Work task
Search the data for the word "burst" and copy out every line that has it.

[Stored entries]
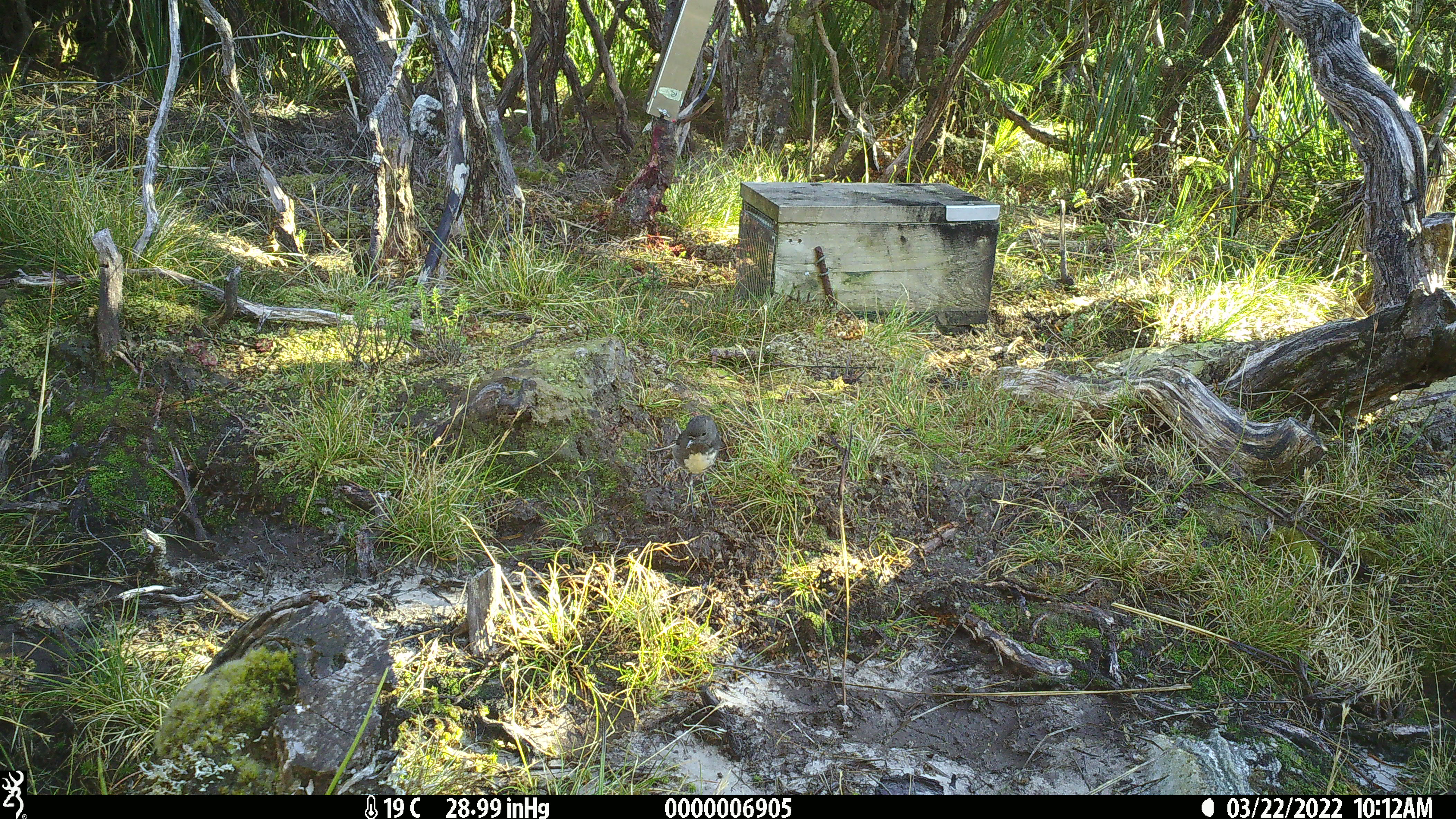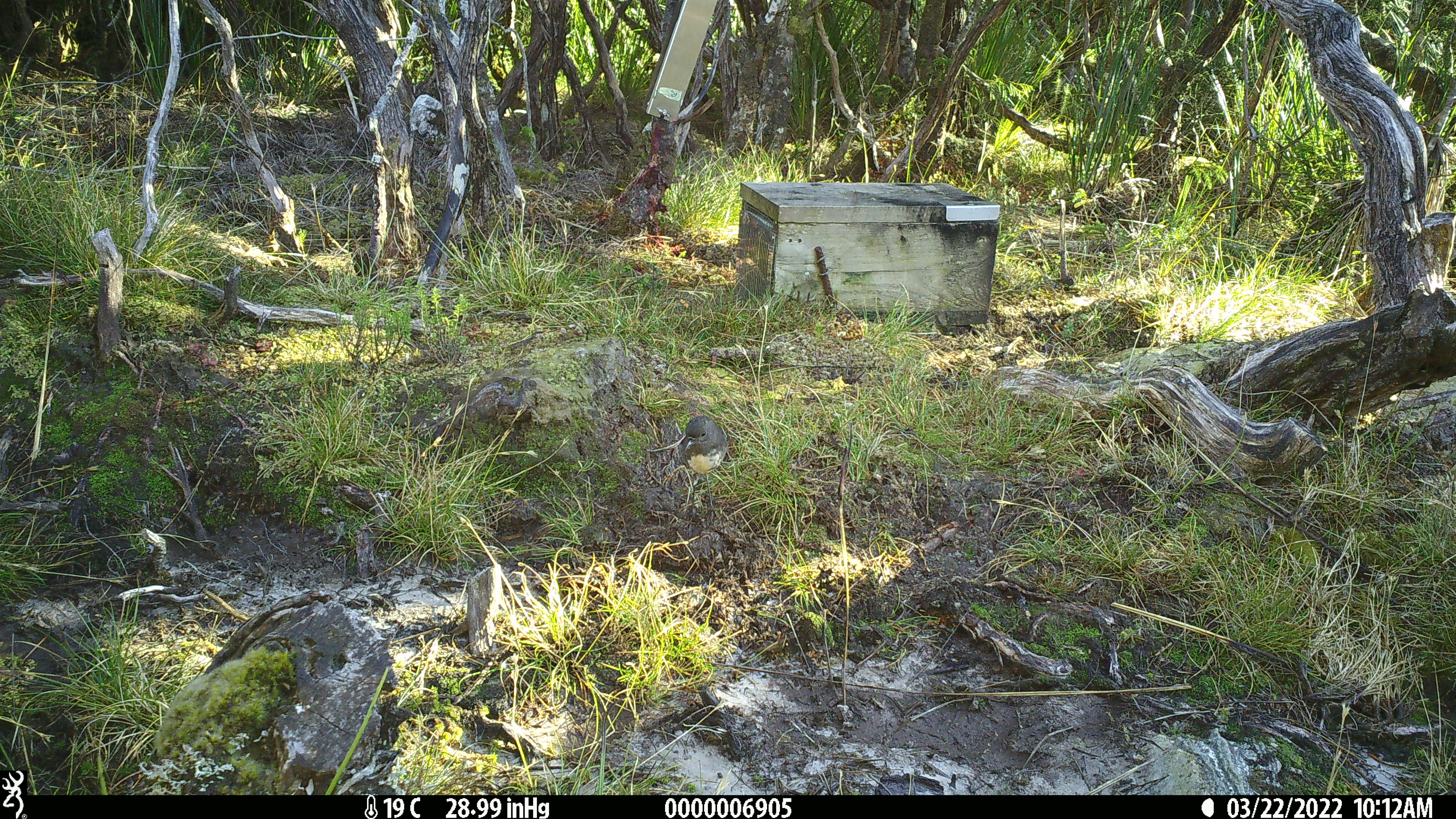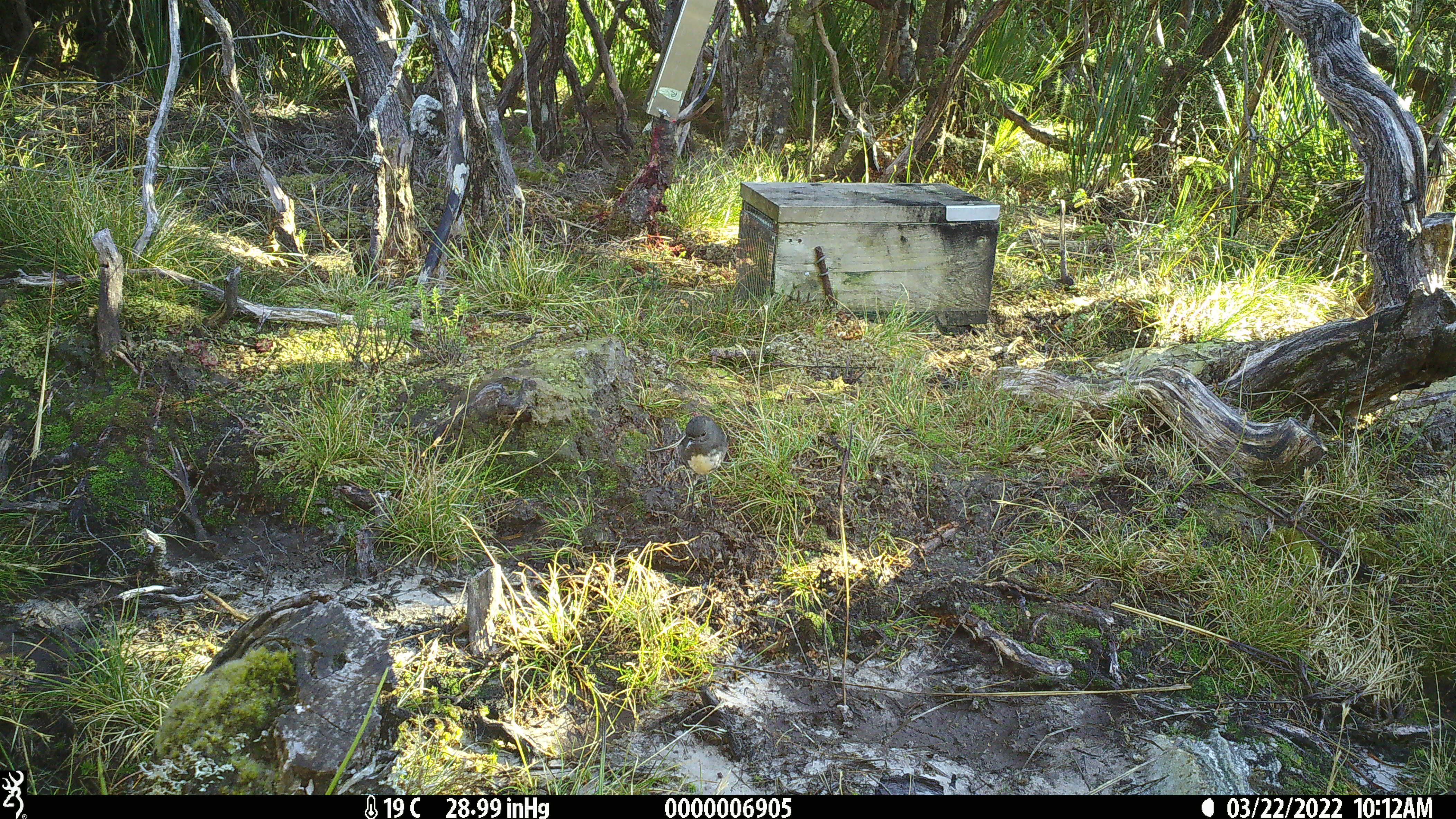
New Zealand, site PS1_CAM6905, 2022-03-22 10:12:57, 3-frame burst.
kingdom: Animalia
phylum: Chordata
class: Aves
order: Passeriformes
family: Petroicidae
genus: Petroica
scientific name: Petroica australis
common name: new zealand robin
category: robin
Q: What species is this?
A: Robin (new zealand robin) (Petroica australis).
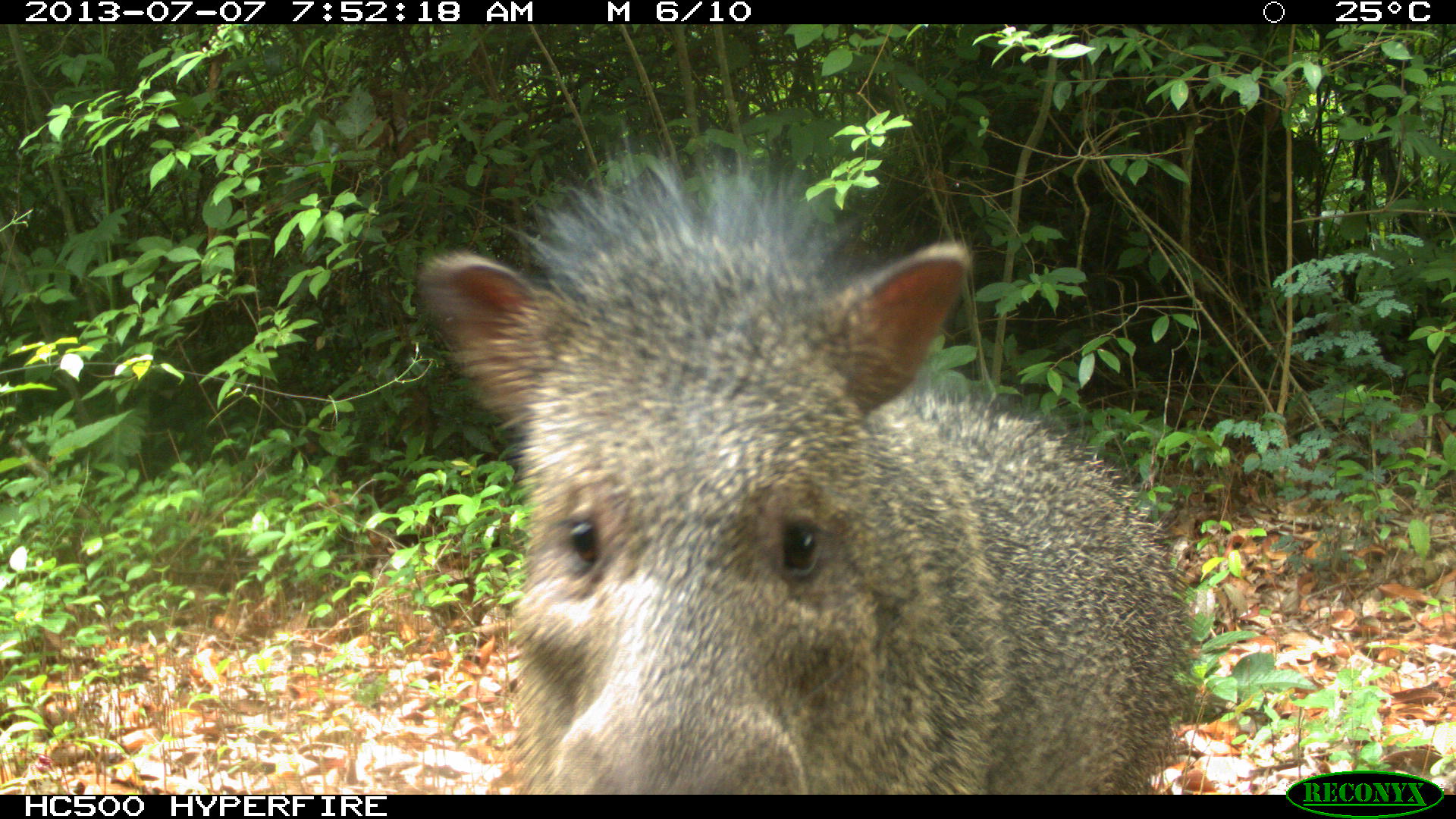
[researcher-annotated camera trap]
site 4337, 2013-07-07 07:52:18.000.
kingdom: Animalia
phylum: Chordata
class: Mammalia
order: Artiodactyla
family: Tayassuidae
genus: Pecari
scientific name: Pecari tajacu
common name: collared peccary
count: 1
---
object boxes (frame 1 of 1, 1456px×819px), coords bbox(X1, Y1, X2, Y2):
pecari tajacu: bbox(410, 149, 1202, 794)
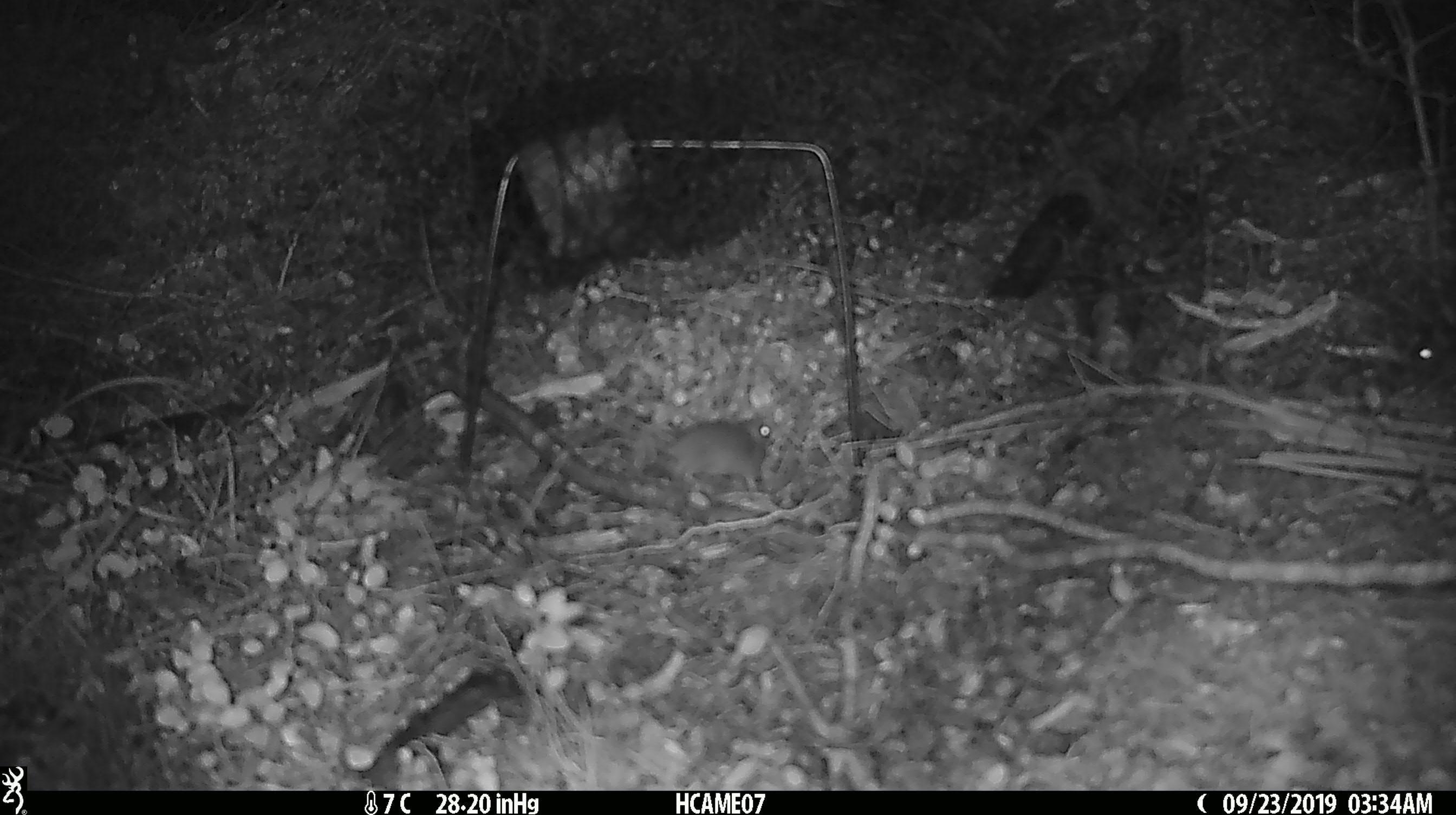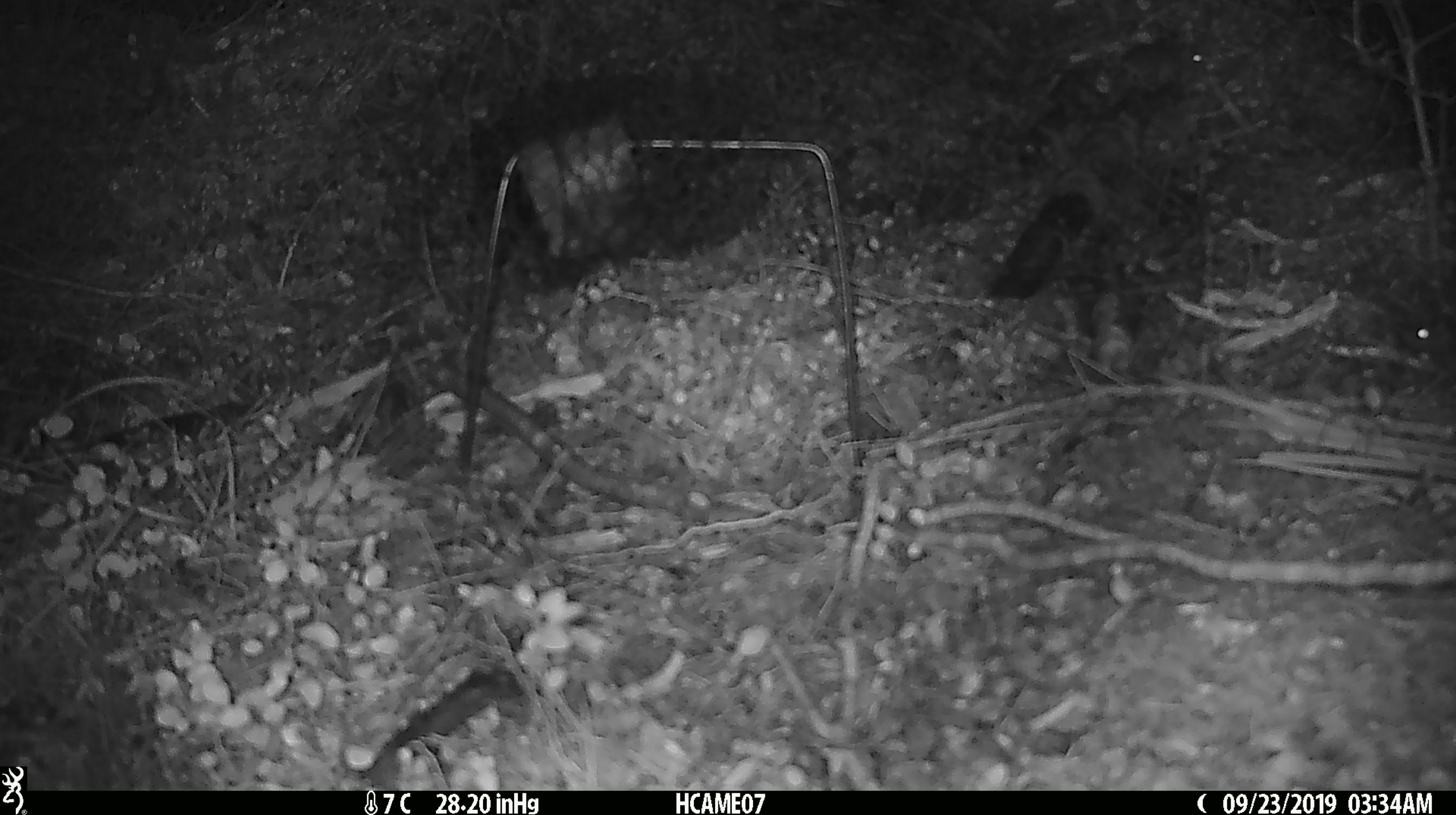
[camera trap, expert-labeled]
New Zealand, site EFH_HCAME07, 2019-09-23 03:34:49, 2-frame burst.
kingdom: Animalia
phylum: Chordata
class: Mammalia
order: Rodentia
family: Muridae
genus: Mus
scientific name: Mus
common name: mouse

Task response
New Zealand, site PS1_CAM6905, 2022-03-22 10:12:57, 3-frame burst.
New Zealand, site EFH_HCAME07, 2019-09-23 03:34:49, 2-frame burst.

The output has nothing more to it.